新衣的话自外边传了进来,李汐摇了摇头,道了一声不必。马车摇摇晃晃,李汐也昏昏欲睡,待新衣的声音再次传来,耳边已没了吵杂声,一片静谧。“主子,少爷说要再这里歇息一刻再上路,前面有间茶肆,主子可要下去透透气,顺便歇息歇息?”
“也好。”
李汐一下车,便紧裹了裹身上的大衣,听见前方有声,便见自家皇兄朝自己走了过来,李汐扯着一抹精致的笑,浅浅的道了声哥哥。李铮脚步微顿,看着那笑靥微微一怔,脑中似乎晃过一小女孩的影子,娇俏俏的叫着自己哥哥。“我们先在这休息一会在去吧。”

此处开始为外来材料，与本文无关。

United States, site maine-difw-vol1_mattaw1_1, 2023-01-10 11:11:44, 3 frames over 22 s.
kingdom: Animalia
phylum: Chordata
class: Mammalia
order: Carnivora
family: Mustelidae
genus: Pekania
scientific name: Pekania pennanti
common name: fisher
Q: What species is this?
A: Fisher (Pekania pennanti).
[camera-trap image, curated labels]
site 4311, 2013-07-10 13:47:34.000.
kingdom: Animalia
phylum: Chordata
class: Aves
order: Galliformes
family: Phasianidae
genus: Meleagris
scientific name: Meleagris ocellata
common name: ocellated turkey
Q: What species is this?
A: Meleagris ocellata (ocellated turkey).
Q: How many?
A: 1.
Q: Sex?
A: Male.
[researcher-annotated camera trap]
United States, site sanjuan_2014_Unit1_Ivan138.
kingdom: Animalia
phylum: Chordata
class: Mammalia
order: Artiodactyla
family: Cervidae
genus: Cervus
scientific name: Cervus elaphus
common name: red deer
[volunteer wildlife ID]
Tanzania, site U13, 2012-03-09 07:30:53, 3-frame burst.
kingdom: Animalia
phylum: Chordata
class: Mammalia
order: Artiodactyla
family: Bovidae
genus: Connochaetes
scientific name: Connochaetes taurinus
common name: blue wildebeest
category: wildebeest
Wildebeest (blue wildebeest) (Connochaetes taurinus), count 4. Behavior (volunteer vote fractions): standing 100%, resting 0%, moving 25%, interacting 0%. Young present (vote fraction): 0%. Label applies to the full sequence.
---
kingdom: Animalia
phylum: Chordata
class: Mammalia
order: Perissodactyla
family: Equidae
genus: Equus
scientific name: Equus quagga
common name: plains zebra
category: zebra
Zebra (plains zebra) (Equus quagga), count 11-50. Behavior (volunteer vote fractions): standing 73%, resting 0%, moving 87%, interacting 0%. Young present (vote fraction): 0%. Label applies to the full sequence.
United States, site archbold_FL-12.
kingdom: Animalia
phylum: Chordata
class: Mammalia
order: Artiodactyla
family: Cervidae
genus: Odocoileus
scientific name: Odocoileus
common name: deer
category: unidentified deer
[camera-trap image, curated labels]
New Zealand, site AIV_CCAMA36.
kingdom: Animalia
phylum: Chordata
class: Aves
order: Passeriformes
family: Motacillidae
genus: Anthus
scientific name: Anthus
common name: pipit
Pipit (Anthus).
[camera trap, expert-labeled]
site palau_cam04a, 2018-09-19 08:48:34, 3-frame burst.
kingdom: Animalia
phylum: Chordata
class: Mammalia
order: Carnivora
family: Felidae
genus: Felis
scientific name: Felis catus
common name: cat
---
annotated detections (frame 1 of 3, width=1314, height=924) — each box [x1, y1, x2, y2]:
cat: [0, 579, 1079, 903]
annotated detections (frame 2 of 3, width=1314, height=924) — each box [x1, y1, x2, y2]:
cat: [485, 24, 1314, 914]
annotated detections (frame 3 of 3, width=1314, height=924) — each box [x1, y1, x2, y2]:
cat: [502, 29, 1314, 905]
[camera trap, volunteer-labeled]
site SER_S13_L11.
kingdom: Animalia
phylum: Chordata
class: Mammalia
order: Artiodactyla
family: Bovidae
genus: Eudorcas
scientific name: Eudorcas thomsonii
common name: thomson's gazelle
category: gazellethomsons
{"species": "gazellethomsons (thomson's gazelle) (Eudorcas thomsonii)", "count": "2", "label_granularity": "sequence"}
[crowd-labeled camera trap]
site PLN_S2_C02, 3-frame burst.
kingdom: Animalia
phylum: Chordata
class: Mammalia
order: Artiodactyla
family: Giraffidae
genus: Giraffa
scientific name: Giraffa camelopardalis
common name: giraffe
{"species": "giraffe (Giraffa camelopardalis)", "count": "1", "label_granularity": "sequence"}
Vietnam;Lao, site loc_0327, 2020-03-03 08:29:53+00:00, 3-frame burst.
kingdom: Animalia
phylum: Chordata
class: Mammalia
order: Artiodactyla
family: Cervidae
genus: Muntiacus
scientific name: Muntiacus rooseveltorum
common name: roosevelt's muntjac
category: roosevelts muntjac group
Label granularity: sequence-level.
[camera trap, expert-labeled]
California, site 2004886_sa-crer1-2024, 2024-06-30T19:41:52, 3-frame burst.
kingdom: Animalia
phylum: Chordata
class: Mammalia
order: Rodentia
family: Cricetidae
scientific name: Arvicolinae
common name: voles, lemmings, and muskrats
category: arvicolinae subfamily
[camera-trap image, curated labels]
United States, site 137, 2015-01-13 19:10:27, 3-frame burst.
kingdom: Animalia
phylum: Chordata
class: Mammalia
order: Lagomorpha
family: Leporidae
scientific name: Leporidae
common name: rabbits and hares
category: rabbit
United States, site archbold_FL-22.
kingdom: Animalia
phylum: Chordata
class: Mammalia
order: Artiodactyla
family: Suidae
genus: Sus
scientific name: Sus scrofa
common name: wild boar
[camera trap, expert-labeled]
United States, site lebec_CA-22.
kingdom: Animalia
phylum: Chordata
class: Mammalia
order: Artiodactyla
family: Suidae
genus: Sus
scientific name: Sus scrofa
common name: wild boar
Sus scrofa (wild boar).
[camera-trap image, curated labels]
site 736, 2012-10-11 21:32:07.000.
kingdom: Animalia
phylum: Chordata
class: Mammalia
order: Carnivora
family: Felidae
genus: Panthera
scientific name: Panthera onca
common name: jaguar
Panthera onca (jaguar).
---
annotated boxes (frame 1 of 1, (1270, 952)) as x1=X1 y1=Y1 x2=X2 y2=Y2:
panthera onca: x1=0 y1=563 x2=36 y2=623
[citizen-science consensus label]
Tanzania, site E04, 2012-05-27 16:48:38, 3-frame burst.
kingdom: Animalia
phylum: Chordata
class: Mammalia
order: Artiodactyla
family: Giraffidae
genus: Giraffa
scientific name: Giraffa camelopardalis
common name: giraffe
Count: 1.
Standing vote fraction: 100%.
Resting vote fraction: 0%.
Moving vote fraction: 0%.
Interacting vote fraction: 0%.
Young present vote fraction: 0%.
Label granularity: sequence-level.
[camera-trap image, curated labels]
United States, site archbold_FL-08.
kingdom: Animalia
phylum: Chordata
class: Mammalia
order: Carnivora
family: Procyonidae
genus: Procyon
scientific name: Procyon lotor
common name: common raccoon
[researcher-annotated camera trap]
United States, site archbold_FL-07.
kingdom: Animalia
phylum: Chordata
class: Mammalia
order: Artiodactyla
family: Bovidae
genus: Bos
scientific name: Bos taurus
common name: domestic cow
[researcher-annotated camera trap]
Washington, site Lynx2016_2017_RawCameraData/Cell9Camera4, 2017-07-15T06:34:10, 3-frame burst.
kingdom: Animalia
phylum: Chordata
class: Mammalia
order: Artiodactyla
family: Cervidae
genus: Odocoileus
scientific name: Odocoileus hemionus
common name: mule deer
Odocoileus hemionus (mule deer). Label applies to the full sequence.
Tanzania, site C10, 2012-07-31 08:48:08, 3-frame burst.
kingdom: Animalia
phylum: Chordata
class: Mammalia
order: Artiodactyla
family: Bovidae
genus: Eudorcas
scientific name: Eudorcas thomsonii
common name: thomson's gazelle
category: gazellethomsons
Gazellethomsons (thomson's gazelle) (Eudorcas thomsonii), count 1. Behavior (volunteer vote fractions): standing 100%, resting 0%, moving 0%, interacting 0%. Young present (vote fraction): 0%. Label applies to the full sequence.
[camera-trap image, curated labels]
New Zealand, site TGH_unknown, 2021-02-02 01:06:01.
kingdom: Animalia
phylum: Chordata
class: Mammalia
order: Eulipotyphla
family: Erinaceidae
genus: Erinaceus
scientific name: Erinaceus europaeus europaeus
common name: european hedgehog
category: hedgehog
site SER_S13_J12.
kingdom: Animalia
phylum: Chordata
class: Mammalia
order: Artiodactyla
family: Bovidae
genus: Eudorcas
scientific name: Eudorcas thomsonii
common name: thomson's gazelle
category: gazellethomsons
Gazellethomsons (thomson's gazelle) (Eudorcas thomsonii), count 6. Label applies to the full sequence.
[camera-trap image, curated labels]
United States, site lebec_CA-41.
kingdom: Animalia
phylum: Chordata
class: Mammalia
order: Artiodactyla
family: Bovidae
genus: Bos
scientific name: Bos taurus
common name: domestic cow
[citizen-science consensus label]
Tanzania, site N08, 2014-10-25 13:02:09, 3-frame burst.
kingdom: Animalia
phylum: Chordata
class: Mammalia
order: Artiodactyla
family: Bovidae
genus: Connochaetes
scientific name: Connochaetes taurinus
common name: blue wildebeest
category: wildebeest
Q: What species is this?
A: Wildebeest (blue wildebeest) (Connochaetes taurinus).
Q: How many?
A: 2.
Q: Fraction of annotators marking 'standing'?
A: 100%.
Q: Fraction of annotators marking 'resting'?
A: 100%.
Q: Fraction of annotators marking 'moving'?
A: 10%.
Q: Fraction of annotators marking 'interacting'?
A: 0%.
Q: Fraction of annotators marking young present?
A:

一句话后,静谧无言。跟随而来的魏子良叫了两杯茶,一些茶点在一旁候着。李汐李铮皆有些心不在焉,各自端着一杯茶偶尔浅酌一口。新衣闲着无事,东张张西望望,不经意瞥见幻樱出神的朝自己这方走来,新衣眨了眨眼,看着幻樱游神到自己旁边站定。“幻樱大人,想什么想得如此入迷?老实交代,你是不是看上谁家公子了?”
新衣拿手在幻樱面前晃了晃,见幻樱心不在焉的看了自己一眼并未向以前那样挤兑自己,觉得有些意外。用手肘蹭了蹭幻樱,打趣道,“怎么了?被我说中了?”
“整天想些有的没的,小心我叫主子把你嫁出去。”
略微一顿,语气一变,“我看还是算了,主子做媒你也嫁不出去。”
“你们俩叽叽喳喳的在说些什么?待会还有些路程先进茶棚坐坐歇息一下吧。”
沈清鸣从一旁走了过来,幻樱紧盯着沈清鸣,不语。待沈清鸣走过后,新衣顺着幻樱的视线看去,突然恍然的像是发现新大陆一般咧着嘴笑,随后又严肃道:“你知道这次是怎么找到他的吗?那那么多人找了半个月,愣是没有找到,最后是他自己看到消息回来的。幻樱,他和我们不是一个世界的人。”
“胡说什么。”
幻樱冷冷的看了新衣一眼,轻撇开眼,掩去了眼中那抹不自然。新衣低垂眉眼,幻樱的心思,连自己都能猜出个大概,可想她对沈清鸣是动了情的。可无论沈清鸣身份的莫测以及他这人的心机,都不会是幻樱的良人。自己何时与幻樱相识的早已没了记忆,只是偶尔还会想起当年先皇将自己派到主子身边之时,站在公主身边的那个难辨男女的孩子,持着一把剑指着自己,一脸的冷清,“若敢对公主不利,小心我杀了你。”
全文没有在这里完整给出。